Episodes 299 and 301 of the SecurityNow podcast deal with the problem of how to get randomness out of a computer. As usual, Steve Gibson does a good job of explaining things, but I felt that there was some more that needed to be said about computers and randomness, as well as the related ideas of predictability, observability, repeatability, and determinism. I have worked and wrangled with these concepts for almost 15 years now, from my research into timing prediction for embedded processors to my current work with the repeatable and reversible Simics simulator.
Let’s start from the top.
When Steve said that computers are deterministic, I jumped. To me, a computer is anything but deterministic. The idea that rerunning a program does the same thing is an ideal state that you can rarely reach, and having an infrastructure like Simics that helps you achieve this is huge win for debugging.

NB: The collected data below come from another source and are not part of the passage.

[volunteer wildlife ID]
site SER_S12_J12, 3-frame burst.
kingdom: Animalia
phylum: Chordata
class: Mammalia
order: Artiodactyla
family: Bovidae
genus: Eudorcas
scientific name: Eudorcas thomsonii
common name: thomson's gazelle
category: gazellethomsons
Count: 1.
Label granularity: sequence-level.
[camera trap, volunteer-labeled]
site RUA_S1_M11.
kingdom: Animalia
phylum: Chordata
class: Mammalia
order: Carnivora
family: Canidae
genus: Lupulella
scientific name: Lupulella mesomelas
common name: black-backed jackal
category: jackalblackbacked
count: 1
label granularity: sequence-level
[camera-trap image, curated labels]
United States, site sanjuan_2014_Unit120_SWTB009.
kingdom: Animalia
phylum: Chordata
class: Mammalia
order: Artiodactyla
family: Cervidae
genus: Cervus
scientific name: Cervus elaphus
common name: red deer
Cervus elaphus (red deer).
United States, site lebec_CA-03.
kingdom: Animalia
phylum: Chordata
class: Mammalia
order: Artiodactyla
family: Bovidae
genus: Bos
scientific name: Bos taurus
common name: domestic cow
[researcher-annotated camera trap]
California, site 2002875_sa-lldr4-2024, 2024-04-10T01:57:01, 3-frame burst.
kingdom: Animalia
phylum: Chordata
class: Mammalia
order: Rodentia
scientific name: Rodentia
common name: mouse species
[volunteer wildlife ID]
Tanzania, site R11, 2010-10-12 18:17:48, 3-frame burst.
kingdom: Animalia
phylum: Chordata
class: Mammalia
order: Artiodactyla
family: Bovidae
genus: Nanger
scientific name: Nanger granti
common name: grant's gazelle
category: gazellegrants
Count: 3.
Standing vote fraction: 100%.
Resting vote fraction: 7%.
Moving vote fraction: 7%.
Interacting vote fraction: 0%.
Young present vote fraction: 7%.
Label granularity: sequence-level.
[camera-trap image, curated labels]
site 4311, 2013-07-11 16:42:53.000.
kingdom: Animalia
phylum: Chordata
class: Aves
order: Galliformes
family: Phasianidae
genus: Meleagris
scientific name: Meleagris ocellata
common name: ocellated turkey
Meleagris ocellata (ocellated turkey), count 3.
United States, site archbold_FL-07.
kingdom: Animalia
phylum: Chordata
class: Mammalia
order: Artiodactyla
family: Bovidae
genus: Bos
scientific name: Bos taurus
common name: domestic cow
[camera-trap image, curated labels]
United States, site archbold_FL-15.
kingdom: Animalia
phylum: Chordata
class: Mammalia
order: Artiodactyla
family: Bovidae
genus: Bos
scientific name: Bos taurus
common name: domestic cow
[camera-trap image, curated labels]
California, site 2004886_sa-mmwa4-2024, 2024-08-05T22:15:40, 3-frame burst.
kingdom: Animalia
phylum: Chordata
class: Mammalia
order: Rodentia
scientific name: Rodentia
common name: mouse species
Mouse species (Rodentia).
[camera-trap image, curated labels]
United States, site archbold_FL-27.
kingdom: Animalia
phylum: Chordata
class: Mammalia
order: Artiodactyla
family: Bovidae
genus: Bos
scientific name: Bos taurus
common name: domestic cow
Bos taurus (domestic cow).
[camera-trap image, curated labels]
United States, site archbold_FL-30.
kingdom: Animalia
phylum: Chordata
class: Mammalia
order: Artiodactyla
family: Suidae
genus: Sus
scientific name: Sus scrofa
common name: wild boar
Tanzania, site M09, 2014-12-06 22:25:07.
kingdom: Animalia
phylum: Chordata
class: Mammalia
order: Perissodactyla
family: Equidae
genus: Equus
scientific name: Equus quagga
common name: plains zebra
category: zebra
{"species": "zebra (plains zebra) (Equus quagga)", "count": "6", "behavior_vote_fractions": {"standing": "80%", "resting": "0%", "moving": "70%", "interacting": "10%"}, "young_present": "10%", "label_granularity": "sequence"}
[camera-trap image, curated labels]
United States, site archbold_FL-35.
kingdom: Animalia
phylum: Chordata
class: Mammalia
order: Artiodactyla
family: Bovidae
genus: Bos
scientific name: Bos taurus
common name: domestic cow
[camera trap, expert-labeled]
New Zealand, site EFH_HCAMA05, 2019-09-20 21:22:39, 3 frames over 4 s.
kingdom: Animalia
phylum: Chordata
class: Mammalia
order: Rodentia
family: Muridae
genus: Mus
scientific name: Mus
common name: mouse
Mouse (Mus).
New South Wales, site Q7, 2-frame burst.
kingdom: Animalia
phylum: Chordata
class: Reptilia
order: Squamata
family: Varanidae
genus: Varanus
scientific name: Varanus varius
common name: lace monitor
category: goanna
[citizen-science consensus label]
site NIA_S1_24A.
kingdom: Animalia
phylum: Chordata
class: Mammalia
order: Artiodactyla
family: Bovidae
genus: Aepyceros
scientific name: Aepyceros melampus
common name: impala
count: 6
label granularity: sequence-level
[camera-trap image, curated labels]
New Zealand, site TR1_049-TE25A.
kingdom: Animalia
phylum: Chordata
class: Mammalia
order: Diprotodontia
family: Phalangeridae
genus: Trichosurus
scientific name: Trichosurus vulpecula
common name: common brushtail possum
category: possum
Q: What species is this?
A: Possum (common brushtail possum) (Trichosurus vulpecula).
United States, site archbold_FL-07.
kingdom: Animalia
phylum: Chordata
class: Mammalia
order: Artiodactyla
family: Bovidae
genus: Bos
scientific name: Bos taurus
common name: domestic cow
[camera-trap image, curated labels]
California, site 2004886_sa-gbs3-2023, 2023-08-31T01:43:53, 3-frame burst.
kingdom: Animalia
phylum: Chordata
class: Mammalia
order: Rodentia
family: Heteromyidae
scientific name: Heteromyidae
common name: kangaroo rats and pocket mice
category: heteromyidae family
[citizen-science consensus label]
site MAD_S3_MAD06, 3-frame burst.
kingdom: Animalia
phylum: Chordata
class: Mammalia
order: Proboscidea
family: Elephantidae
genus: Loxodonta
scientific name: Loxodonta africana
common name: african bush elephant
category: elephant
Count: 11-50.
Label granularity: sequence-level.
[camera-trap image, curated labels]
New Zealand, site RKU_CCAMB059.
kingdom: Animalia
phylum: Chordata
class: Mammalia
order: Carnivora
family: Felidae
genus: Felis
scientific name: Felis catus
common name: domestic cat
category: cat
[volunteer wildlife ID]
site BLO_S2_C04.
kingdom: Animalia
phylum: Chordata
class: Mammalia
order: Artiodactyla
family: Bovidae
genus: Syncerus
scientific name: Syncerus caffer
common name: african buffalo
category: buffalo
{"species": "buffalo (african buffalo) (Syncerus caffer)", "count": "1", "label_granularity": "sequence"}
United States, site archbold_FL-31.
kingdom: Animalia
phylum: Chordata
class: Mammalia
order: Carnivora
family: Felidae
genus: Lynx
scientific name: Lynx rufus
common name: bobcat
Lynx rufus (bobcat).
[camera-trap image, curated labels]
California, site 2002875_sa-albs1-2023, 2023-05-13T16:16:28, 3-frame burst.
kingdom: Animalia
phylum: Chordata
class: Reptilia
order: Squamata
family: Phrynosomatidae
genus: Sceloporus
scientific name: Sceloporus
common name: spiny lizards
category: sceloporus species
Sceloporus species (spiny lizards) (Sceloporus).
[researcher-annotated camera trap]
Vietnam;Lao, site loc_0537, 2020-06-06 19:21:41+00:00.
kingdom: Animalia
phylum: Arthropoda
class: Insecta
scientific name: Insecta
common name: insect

Listening closely, what I think Steve really said is that an algorithm like a random number generator is deterministic. If you know its initial state, it will always compute the same result. That is indeed true for code that just converts an input into an output, and does no communication and is not dependent on time or timing. My experience in random and nondeterministic behavior comes from programs that feature multiple threads and often multiple processes, and plenty of asynchronous activity going on. So, same word, different contexts.
However, Steve also several times talk about computers as being deterministic predictable machines. I think that characterizing today’s computers as being deterministic is untrue. I would rather say that with multiple cores and multiple chips and timing variations all over the place, a computer has become fundamentally nondeterministic and non-repeatable, since there are so many little things going on where a nanosecond difference in time can cause behavior to diverge incredibly quickly. There is a nice paper from 2003 about the divergent behavior from minor differences, “Variability in Architectural Simulations of Multi-threaded Workloads“, by Alaa R. Alameldeen and David A. Wood.
The HAVEGE program I wrote about a while back is essentially an attempt to harness the fundamental unpredictability of modern hardware timing. Nice idea, which at least in theory fulfills the more important property for security of being unobservable. Security doesn’t really need “real” randomness, all you need is something that an attacker cannot predict or observe. The classic Netscape SSL lack-of-randomness in the random seed issue from 1996 is the best illustration of this. Certain things about a target can be inferred or observed, but the low-level hardware timing is not one of them, at least not for an x86 or high-end ARM class machine.
The solution that Steve prefers are the Yarrow and Fortuna algorithms that collect randomness from the environment of a computer and uses that as a seed to a normal random number generator, creating lots of useful random data from a fairly small seed. This is the same idea as HAVEGE, but with a different entropy source. In both cases the basic idea seems sound and reasonable, but I kind of hoped that Steve would know of some way to evaluate the quality of the entropy pool generated from hardware events.
Steve mentioned the NIST randomness test that was used to test HAVEGE. It is certainly an aggressive test, but as my testing showed, it only demonstrates that a random number generator is random in the data produced. It does not show that it is unpredictable, and it does not measure the benefit gained from using unobservable local events in hardware as the source of entropy. You need something else, like comparing repeated collections of randomness over time from the same system, to build confidence in unobservable and unpredictable randomness.
With a computer, you do have such a thing as repeatable, deterministic, and thus predictable randomness. In a modern desktop or server computer, you also have tons of totally unpredictable non-repeatable non-usefully-observable randomness in the low-level hardware timing and concurrent behavior of independent hardware units. Too bad it seems hard to prove this by measurement.
For yet more randomness discussion, especially randomness in embedded systems, I recommend the blog post by Joachim Strömbergsson. (it is in Swedish).